Wisdom//

3 Ways to De-Stress Your Relationship with Your In-Laws

It can be difficult to put your differences aside, but you can start building a stronger relationship by choosing to see the good in one another.

Syda Productions / Shutterstock
Syda Productions / Shutterstock

Relationships with in-laws are known to be stressful — after all, each family has its own dynamics, traditions, and parenting styles, and it can be hard to meld those in a way that pleases everyone. But, with some helpful strategies and patience, partners and their families can work together to embrace one another and make the most of the time they spend together. 

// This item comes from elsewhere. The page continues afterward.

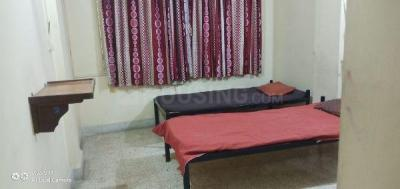 Bedroom Image of Aundh in Aundh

We asked members of the Thrive community to share the strategies they’ve used to successfully de-stress their relationships with their in-laws, and allow themselves to more fully enjoy family gatherings.

Accept your differences

“I remember that the way my in-laws do things is not the way I do things, and that’s OK. I am very much a planner — they are not. So when I know we’re going to get together with them I plan on there not being a plan. I’m able to let go a little bit by reminding myself that the day isn’t in my hands.”

—Lauren P., HR consultant, Tempe, AZ

Communicate with your partner

“Make a plan with your significant other regarding how long you want to stay, so that both of you are happy. Time your arrival toward the beginning of the event before drinks have been served, since alcohol always exacerbates situations. Make your rounds, say your hellos, and make small talk with the family. Then, let someone else take the spotlight. When you leave, say goodbye just to the immediate family, that way it’s less likely someone will drag you to stay.”

—GiGi Diaz, radio personality and entrepreneur, Miami, FL

Search for the good in one another

“Initially, my mother-in-law and I didn’t hold great opinions of one another. There came a point when I realized viewing her with hostility was unhealthy for all of us, including my partner. I searched to find one good thing about her, and I found it: She gave birth to the man I loved. If that was the only good thing she had ever done — and of course it wasn’t — that was enough. Now I see her differently. Finding at least one good thing about her changed my attitude, changed her attitude, and we were able to become friends.”